Ungewöhnlich für Putin ist: Der neue Web-Auftritt hat einen interaktiven Teil, wo Nutzer nach Anmeldung mit Name und Adresse Vorschläge eingeben können. Neben guten Wünschen und Anregungen findet man dort auch kompromisslos harte Worte. Da meint eine Swetlana Sorokina: „Ich schlage Ihnen vor, die Situation nicht zur Revolution ausufern zu lassen und zurückzutreten.“ Ein großer Teil der scharfen Kritik verschwand nach einiger Zeit von der Seite, doch auch gestern Abend waren noch einige harte Debattenbeiträge zu finden. Etwa die Forderung, das Parlament aufzulösen, den Leiter der Zentralen Wahlkommission abzusetzen und die Fälle von Wahlfälschung zu untersuchen.
Schon jetzt ist abzusehen, dass Putin die Präsidentschaftswahl im März zwar gewinnen wird, aber nicht in der ersten Runde. Eine Befragung des Meinungsforschungsinstituts Vziom ergab ferner, dass nur noch 38 Prozent der Bürger Putin als „Politiker des Jahres“ sehen. Im Vorjahr waren es noch 55 Prozent.

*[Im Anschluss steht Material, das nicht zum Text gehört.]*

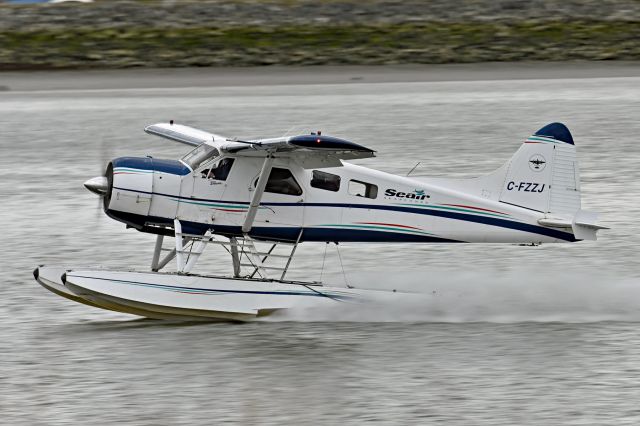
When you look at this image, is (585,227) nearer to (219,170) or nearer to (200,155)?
(219,170)

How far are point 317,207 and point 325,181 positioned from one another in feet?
1.05

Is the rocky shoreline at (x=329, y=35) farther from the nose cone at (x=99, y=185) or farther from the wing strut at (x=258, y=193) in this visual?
the nose cone at (x=99, y=185)

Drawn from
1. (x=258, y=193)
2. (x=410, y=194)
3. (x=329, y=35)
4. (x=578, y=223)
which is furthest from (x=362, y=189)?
(x=329, y=35)

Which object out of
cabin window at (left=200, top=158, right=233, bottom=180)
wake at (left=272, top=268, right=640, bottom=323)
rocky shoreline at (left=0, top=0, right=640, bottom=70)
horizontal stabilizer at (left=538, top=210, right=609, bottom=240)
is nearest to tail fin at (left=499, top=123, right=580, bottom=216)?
horizontal stabilizer at (left=538, top=210, right=609, bottom=240)

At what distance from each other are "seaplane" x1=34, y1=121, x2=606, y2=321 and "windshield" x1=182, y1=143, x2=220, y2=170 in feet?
0.05

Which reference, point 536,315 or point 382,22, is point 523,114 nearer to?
point 382,22

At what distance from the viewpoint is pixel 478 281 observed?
16.3m

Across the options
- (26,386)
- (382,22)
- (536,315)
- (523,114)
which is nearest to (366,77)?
(382,22)

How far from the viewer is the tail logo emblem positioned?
1453 centimetres

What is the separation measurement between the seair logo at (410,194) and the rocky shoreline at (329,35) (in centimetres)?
2411

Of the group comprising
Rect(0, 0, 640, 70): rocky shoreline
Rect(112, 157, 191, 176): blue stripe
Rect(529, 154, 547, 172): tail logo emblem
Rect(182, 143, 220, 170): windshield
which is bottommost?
Rect(112, 157, 191, 176): blue stripe

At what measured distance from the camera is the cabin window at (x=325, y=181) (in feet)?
46.8

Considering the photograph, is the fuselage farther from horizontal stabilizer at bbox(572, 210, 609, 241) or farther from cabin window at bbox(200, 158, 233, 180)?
horizontal stabilizer at bbox(572, 210, 609, 241)

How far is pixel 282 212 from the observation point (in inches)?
561
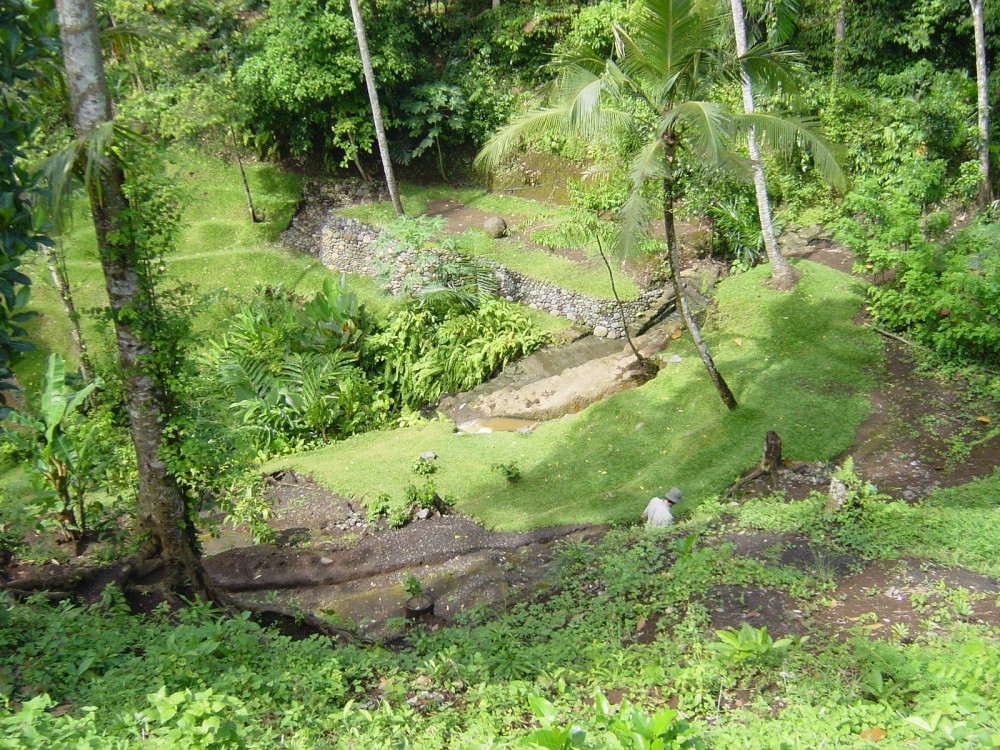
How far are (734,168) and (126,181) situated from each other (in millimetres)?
5939

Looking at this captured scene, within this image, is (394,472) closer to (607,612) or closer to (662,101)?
(607,612)

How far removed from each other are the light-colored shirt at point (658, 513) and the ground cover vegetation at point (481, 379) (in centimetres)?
26

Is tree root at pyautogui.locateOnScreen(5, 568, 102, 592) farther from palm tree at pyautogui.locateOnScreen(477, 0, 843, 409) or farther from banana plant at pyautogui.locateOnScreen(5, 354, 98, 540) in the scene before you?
palm tree at pyautogui.locateOnScreen(477, 0, 843, 409)

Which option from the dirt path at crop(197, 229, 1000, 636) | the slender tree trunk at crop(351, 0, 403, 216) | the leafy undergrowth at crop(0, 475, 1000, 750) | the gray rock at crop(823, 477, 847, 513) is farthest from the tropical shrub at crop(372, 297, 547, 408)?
the leafy undergrowth at crop(0, 475, 1000, 750)

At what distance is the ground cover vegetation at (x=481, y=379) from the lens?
3.86 m

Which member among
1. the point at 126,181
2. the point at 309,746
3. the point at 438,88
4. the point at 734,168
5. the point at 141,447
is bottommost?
the point at 309,746

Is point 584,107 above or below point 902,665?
above

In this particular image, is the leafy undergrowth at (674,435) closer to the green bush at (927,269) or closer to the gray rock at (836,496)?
the green bush at (927,269)

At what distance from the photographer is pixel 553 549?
24.7 feet

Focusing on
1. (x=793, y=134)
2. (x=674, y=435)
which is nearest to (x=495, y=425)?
(x=674, y=435)

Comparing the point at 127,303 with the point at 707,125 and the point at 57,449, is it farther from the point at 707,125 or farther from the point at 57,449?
the point at 707,125

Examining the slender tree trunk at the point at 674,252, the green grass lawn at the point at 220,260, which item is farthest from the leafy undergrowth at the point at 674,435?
the green grass lawn at the point at 220,260

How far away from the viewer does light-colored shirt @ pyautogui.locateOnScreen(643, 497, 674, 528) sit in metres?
7.72

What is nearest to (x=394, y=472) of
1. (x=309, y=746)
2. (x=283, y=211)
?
(x=309, y=746)
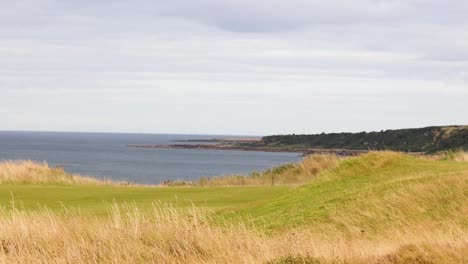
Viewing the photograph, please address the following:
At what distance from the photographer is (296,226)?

Eine erste Wahlkampf-Probe lieferte Putin zu Wochenbeginn: In einer Videokonferenz mit Spitzenbeamten aus der Provinz empörte sich der Premier, weil die Warmwasser-Kosten in der drei Flugstunden östlich von Moskau gelegenen Stadt Nowo-Wjatsk um 40 Prozent gestiegen seien. Grund genug für Putin, den zuständigen Gouverneur Nikita Belych aus dem Urlaub zurückzurufen. Dass es gerade Belych traf, ist kein Zufall: Noch 2008, vor seiner Ernennung zum Gouverneur, hatte der landesweit bekannte Liberale bei Protesten gegen den damaligen Präsidenten Putin mitgemacht. Zudem ließ sich Belych vorübergehend von dem Blogger Aleksej Nawalny beraten, der heute als möglicher Präsidentschaftskandidat der Putin-Gegner gehandelt wird.
Nawalnys Nähe zu den Nationalisten beunruhigt allerdings manchen Oppositionellen, während weite Teile der Bevölkerung offenbar anders denken: Nach Meinungsumfragen steht inzwischen gut jeder Zweite hinter der Parole „Russland den Russen“. Insbesondere in Moskau und St. Petersburg herrscht eine kritische Stimmung gegenüber Gastarbeitern und Händlern aus dem Kaukasus und Zentralasien. Der Streit in der Opposition, was für ein Russland man eigentlich will, ist also nicht ausgestanden und dürfte noch einige Zeit andauern.